### Written problem A
Count the lines in the extracted data entries below that contain the string "higher", and give only that number.
━━━━━━━━━━━━━━━━━━━━
Tuesday, January 24, 2017

Yes, there really IS a Pogo cartoon!





This is fascinating! It's a kind of sketch or early draft by Walt Kelly for a Pogo animated cartoon. This had already been done, abominably, by Chuck Jones, who somehow got the rights from Kelly. The two cartooning styles didn't mix, and the results were characterizations that were just "off" in every conceivable way. June Foray voiced Pogo in a sugary little-girl voice, a cross between Rocky the Flying Squirrel and those screechy princesses she did on Fractured Fairy Tales. The animation was similarly out of whack. These creatures just weren't from Okefenokee Swamp, or anywhere else for that matter.




I don't hate Jones. Some of his stuff is brilliant, and the Grinch (the original) will never be equalled. But somehow or other, this thing didn't gel.  Kelly frankly hated the result, which was aired once and shelved, but which you can still see (of course!) on YouTube.
━━━━━━━━━━━━━━━━━━━━
### Written problem B
Using the post above about the Pogo cartoon, decide whether each statement agrees with it, answering yes or no and quoting the deciding words. (i) June Foray provided Pogo's voice. (ii) Walt Kelly was pleased with the Chuck Jones version. (iii) The Jones cartoon was aired more than once.

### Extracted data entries
━━━━━━━━━━━━━━━━━━━━
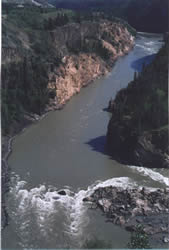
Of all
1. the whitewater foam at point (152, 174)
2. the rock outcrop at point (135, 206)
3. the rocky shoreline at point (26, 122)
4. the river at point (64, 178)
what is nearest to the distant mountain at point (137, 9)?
the rocky shoreline at point (26, 122)

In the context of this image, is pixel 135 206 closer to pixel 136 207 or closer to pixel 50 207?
pixel 136 207

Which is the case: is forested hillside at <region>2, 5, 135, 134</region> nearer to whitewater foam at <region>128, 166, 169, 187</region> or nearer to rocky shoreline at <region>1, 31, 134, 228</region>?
rocky shoreline at <region>1, 31, 134, 228</region>

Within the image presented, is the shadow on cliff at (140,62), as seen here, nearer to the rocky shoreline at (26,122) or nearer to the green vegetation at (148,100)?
the rocky shoreline at (26,122)

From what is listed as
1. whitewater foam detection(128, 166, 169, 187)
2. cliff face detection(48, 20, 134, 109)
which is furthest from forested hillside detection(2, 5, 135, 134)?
whitewater foam detection(128, 166, 169, 187)

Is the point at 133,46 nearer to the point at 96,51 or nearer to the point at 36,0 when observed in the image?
the point at 96,51

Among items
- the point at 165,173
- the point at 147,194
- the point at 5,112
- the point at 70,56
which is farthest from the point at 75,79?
the point at 147,194

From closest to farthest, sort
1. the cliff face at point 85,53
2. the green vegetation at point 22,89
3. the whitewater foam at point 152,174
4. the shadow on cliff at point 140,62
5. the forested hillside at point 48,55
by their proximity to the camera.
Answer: the whitewater foam at point 152,174 → the green vegetation at point 22,89 → the forested hillside at point 48,55 → the cliff face at point 85,53 → the shadow on cliff at point 140,62
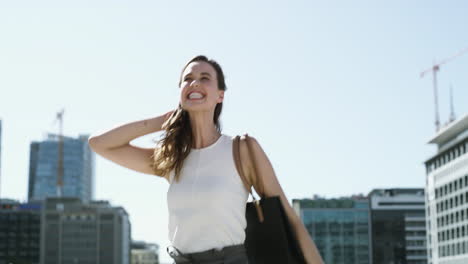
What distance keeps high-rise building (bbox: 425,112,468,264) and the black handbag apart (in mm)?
109649

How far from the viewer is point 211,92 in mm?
4211

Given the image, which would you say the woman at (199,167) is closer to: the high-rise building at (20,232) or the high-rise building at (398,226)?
the high-rise building at (398,226)

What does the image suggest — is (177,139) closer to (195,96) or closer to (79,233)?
(195,96)

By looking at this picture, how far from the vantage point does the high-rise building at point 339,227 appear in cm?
15488

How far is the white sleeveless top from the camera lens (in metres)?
3.98

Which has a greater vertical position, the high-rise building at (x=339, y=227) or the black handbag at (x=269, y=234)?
the high-rise building at (x=339, y=227)

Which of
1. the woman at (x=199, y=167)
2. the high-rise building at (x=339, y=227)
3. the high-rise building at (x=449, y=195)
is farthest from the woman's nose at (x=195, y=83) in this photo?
the high-rise building at (x=339, y=227)

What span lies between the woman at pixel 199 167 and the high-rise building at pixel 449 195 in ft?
359

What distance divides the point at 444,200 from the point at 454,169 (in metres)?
8.15

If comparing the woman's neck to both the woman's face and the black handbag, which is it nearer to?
the woman's face

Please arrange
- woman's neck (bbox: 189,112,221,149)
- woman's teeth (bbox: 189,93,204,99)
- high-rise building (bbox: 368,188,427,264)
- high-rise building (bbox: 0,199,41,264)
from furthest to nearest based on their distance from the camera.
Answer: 1. high-rise building (bbox: 0,199,41,264)
2. high-rise building (bbox: 368,188,427,264)
3. woman's neck (bbox: 189,112,221,149)
4. woman's teeth (bbox: 189,93,204,99)

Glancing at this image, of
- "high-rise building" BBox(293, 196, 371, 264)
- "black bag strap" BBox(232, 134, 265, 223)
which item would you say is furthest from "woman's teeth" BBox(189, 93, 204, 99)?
"high-rise building" BBox(293, 196, 371, 264)

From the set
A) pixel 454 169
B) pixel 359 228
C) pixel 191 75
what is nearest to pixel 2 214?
pixel 359 228

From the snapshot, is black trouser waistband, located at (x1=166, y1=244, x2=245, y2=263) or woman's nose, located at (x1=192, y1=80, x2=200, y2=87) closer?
black trouser waistband, located at (x1=166, y1=244, x2=245, y2=263)
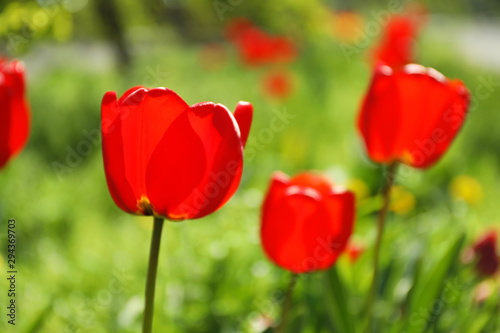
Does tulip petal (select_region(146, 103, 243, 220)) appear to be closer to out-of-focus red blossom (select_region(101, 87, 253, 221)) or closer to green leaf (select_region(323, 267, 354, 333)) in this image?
out-of-focus red blossom (select_region(101, 87, 253, 221))

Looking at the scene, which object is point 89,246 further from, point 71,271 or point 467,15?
point 467,15

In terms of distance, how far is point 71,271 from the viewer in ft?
5.74

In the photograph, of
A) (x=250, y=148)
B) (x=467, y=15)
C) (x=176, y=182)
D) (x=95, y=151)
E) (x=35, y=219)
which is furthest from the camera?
(x=467, y=15)

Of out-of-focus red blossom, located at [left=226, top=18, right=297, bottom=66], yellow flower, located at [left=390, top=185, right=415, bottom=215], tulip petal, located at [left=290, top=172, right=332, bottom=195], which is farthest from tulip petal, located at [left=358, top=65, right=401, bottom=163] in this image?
out-of-focus red blossom, located at [left=226, top=18, right=297, bottom=66]

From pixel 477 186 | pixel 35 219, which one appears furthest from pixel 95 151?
pixel 477 186

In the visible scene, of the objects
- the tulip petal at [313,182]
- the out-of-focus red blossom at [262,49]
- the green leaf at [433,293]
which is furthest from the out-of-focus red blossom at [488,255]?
the out-of-focus red blossom at [262,49]

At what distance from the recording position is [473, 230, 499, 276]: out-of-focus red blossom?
1.31 meters

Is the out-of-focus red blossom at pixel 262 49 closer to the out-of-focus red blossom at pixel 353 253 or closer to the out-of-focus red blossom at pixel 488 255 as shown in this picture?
the out-of-focus red blossom at pixel 353 253

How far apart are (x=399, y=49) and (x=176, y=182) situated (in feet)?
9.94

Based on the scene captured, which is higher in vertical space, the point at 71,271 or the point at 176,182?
the point at 176,182

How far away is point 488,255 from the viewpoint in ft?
4.30

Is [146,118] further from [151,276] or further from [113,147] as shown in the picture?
[151,276]

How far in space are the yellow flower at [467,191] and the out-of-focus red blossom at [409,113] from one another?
1.66m

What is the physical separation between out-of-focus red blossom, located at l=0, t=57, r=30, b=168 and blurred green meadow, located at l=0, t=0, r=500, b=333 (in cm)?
25
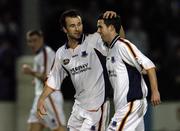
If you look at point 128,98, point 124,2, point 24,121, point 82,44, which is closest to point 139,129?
point 128,98

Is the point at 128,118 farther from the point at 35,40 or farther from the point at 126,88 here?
the point at 35,40

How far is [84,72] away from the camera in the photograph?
912cm

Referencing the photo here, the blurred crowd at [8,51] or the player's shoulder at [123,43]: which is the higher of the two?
the player's shoulder at [123,43]

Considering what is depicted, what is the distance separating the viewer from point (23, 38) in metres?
16.3

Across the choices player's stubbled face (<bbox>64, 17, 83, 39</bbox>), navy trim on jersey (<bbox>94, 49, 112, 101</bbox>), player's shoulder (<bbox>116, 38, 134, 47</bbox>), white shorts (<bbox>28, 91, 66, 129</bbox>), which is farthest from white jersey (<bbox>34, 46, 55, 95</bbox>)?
player's shoulder (<bbox>116, 38, 134, 47</bbox>)

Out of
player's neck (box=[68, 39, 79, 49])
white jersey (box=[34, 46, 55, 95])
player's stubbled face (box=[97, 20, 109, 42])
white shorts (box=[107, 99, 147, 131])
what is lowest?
white shorts (box=[107, 99, 147, 131])

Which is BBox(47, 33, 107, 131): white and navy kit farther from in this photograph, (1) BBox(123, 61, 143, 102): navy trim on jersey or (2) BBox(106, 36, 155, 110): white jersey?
(1) BBox(123, 61, 143, 102): navy trim on jersey

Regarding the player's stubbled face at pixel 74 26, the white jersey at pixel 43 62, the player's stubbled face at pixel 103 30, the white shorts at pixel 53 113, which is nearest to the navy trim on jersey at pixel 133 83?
the player's stubbled face at pixel 103 30

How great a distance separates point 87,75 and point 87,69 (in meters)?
0.07

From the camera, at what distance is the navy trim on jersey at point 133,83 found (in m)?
8.55

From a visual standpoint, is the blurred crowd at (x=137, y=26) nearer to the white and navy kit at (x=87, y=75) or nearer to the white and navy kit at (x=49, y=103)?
the white and navy kit at (x=49, y=103)

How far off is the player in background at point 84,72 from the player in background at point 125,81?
1.41ft

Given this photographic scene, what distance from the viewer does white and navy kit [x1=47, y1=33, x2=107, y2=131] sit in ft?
29.9

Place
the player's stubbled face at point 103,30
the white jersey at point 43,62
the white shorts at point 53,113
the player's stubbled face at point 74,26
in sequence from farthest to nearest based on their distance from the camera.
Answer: the white shorts at point 53,113 < the white jersey at point 43,62 < the player's stubbled face at point 74,26 < the player's stubbled face at point 103,30
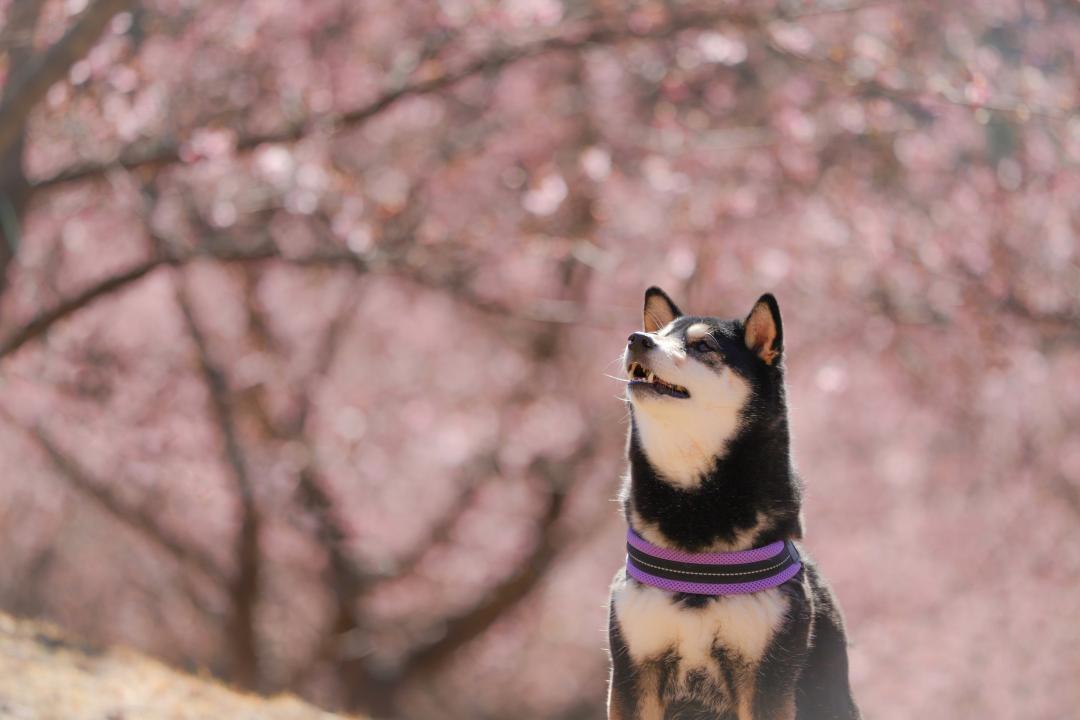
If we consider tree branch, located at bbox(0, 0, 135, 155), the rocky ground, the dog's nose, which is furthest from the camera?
tree branch, located at bbox(0, 0, 135, 155)

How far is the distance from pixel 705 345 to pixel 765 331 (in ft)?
0.70

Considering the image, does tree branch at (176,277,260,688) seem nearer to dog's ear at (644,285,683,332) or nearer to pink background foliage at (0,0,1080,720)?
pink background foliage at (0,0,1080,720)

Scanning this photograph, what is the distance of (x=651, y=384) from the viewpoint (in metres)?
3.69

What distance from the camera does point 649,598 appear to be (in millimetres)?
3699

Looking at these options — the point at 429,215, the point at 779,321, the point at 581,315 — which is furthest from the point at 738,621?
the point at 429,215

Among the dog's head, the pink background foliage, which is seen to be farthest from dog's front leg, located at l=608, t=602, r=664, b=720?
the pink background foliage

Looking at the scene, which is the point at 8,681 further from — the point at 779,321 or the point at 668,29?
the point at 668,29

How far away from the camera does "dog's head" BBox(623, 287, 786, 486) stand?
3672 millimetres

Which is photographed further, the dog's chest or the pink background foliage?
the pink background foliage

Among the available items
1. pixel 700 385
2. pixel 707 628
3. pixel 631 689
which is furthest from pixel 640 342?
pixel 631 689

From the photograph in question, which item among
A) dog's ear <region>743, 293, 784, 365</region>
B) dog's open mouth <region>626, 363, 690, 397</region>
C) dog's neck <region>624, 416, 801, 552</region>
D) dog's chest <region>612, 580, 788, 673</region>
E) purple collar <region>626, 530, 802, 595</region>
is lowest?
dog's chest <region>612, 580, 788, 673</region>

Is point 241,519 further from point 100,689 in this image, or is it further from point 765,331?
point 765,331

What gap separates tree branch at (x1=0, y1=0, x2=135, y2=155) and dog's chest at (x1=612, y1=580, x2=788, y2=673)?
396 cm

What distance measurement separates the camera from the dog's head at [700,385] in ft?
12.0
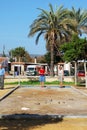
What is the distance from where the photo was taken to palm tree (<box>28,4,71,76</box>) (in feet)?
132

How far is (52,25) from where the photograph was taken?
40312mm

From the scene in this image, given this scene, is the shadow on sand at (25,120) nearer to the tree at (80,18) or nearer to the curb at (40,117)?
the curb at (40,117)

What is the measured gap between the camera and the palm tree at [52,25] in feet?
132

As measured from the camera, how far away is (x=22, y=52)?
101m

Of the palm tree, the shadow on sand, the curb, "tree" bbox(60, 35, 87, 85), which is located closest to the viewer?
the shadow on sand

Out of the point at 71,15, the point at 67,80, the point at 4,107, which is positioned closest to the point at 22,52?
the point at 71,15

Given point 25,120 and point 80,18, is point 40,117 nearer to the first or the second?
point 25,120

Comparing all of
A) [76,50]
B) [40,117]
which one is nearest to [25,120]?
[40,117]

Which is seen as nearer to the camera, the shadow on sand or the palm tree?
the shadow on sand

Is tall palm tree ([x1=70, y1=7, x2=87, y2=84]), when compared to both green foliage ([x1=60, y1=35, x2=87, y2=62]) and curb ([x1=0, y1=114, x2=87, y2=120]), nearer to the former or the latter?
green foliage ([x1=60, y1=35, x2=87, y2=62])

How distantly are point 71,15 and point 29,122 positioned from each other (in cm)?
3544

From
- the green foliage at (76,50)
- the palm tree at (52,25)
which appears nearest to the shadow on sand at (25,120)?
the green foliage at (76,50)

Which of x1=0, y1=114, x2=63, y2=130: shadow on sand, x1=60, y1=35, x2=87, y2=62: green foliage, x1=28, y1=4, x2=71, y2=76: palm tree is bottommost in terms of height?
x1=0, y1=114, x2=63, y2=130: shadow on sand

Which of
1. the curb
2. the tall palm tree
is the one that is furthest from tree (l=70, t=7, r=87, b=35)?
the curb
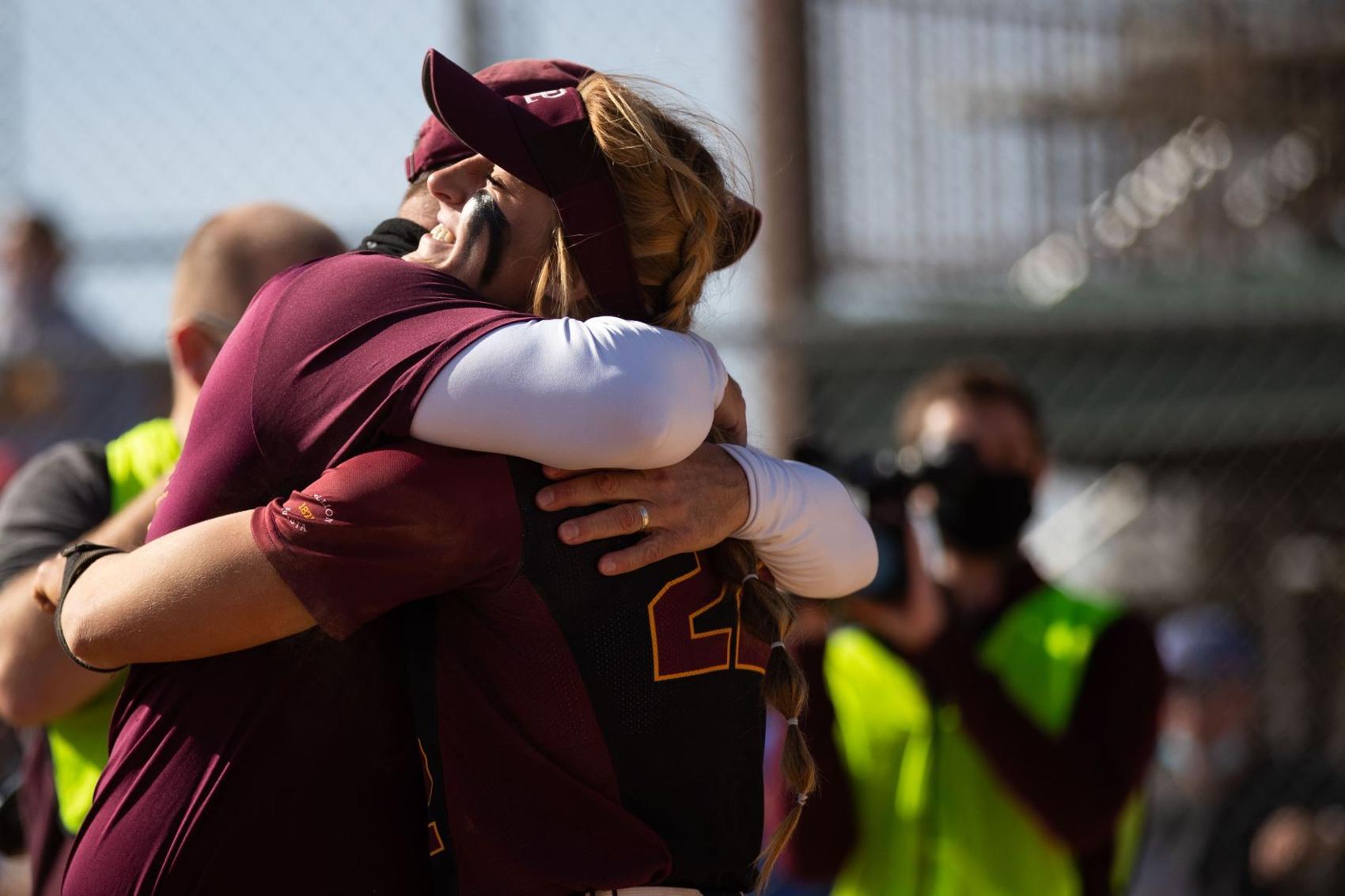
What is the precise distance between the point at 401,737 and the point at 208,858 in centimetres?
22

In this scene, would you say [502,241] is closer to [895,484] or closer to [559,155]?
[559,155]

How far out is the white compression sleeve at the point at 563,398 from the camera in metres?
1.35

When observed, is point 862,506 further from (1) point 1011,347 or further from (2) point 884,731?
(1) point 1011,347

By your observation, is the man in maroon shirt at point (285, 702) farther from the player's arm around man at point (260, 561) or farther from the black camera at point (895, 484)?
the black camera at point (895, 484)

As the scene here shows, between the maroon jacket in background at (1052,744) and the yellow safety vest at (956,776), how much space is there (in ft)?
0.13

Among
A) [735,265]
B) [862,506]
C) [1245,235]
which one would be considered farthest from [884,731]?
[1245,235]

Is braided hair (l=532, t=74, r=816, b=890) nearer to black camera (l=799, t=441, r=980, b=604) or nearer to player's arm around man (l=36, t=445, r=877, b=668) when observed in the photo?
player's arm around man (l=36, t=445, r=877, b=668)

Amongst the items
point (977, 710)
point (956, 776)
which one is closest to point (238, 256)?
point (977, 710)

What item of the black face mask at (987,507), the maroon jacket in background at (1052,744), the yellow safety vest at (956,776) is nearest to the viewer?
the maroon jacket in background at (1052,744)

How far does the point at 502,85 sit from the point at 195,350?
769 mm

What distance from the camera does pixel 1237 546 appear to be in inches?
263

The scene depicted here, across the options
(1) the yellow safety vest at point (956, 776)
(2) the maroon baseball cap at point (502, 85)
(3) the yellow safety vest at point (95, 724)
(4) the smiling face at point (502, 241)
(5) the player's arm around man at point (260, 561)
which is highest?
(2) the maroon baseball cap at point (502, 85)

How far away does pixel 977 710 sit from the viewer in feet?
9.57

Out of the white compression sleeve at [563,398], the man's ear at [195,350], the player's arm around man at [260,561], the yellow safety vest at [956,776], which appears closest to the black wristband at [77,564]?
the player's arm around man at [260,561]
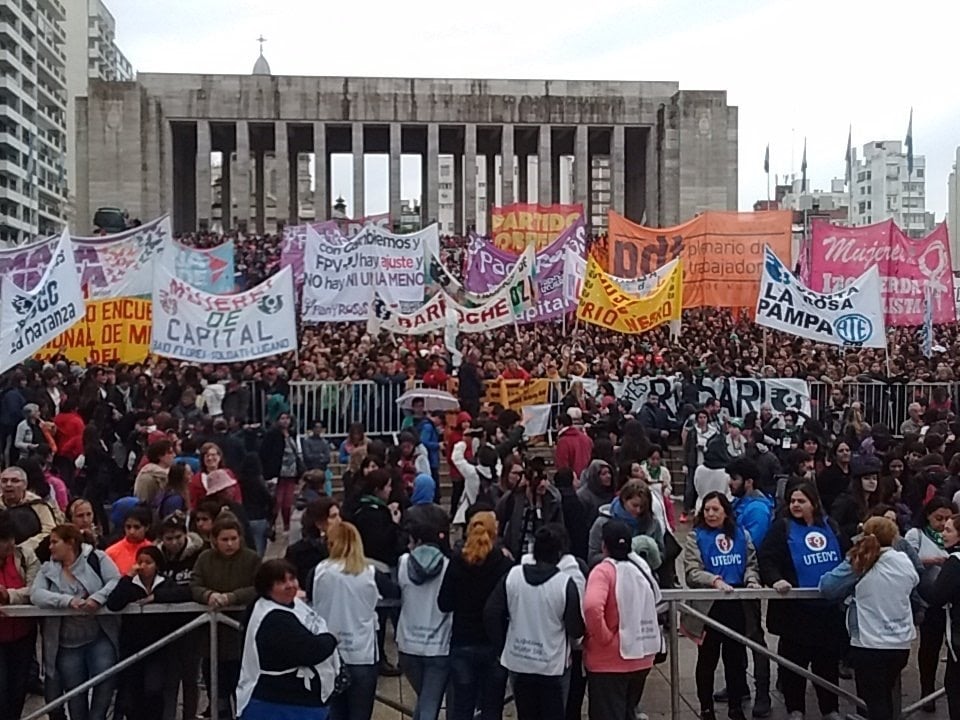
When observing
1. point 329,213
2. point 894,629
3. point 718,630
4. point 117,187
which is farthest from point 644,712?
point 329,213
━━━━━━━━━━━━━━━━━━━━
### Answer A
2

### Answer B
(i) Yes: "June Foray voiced Pogo in a sugary little-girl voice"
(ii) No: "Kelly frankly hated the result"
(iii) No: "which was aired once and shelved"